De Luca’s second example of “ungrounded assertions” is meant to be more substantial and more devastating. De Luca introduces it as an instance of a “slippery and elliptical kind of reasoning” that is “especially disturbing when it is employed to establish the major premises of the book’s argument or to challenge the consensus critical position on Blake.” I must admit that my language in the passage quoted by De Luca is a bit woolly and probably too earnest and enthusiastic. However, in his attempt to discredit my argument before it gets started, De Luca seems unnecessarily obtuse. Why should the phrase “somewhat like a guinea” refer only to size? What is so extraordinary about the assumption that “an Innumerable company of the Heavenly host crying Holy Holy Holy is the Lord God Almighty” is able to “talk, move and sing?” Why is the “therefore” in the penultimate sentence of the passage quoted by De Luca surreptitious and unearned? Isn’t it reasonably self-evident that in this context talking, moving and singing had been understood to imply an alterity which cannot be reduced to our perception of it? Surely the phrase “interpenetrated with others” is, in this context, not as equivocal as De Luca suggests. Why doesn’t he consider the possibility that “others” refers to the angelic hosts? There is after all a footnote to page 11 that, in an attempt to reduce the possibility of the kind of confusion alluded to by De Luca, explains the sense in which the word “other” is used in my argument. Or finally, why should De Luca be so resistant to the thought that “The world formed by Frye’s imagination might discover within its bounds a force and presence which far exceeds its domain”? If domain can mean: (a) “estate, lands, dominions;” (b) “district under rule, realm, sphere of influence;” and “scope, field, province of thought or action,” then surely for most people it is not an unusual experience to come across (within the bounds of their world) a force and presence which exceeds their domain.
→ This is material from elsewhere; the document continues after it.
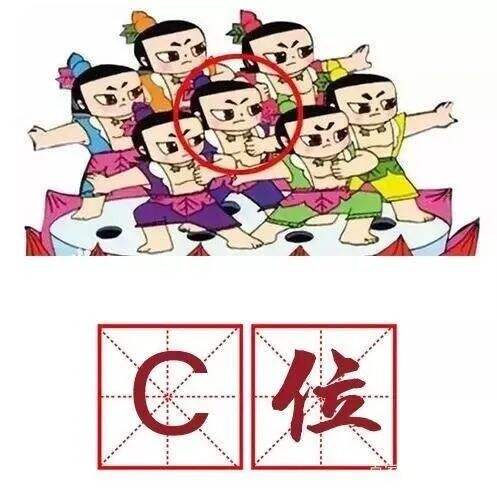 广告人干货库 摊牌了,白送17种「炒作方法」,助你产品「火」一把!-广告人干货库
There is an inside/outside paradox here, but I really don’t see why De Luca should find it so difficult to fathom.

One of the self-revealing moments in De Luca’s review occurs when he claims that I “deliberately and persistently” conflate “the world-forming imagination of the idealist tradition with the Urizenic making of enclosed, exclusionary worlds.” De Luca believes that in so doing I align myself “with those currently flourishing Schools of Resentment that are engaged in undermining further the fading prestige of romanticism in general and Frye in particular.” There is no doubt that De Luca is here raising a number of important issues but, rather than debating them, he frames them as charges to be answered in court. If I am to be charged with these views and these alliances (and I don’t think that the issues are as cut and dried as he suggests), why not at least gesture towards the readings which after all make up more than 90% of the text? As my introduction carefully explains, when I wrote this book it was my opinion that “The nature of Los and the relationship between time and Eternity in Blake’s oeuvre” (which together constitute, after all, the main subject matter of the book, not the reputation of Northrop Frye or the nature of the imagination in romanticism) could be elaborated most profitably “only within a discussion of the body of Blake’s poetry.” It is these readings that provide the ground and evidence for the wider generalizations that are made from time to time in Constructive Vision. It seems a shame that rather than arguing his case from the views put forward in Constructive Vision and clearly identifying his own “interest” in the issues at stake, De Luca chose a much easier course.